**Written instruction:** Please print the material below line for line, without changing a word.

>> START

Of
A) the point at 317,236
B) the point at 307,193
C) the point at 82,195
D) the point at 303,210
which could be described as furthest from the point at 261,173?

>> END

**Result of this exercise:**
Of
A) the point at 317,236
B) the point at 307,193
C) the point at 82,195
D) the point at 303,210
which could be described as furthest from the point at 261,173?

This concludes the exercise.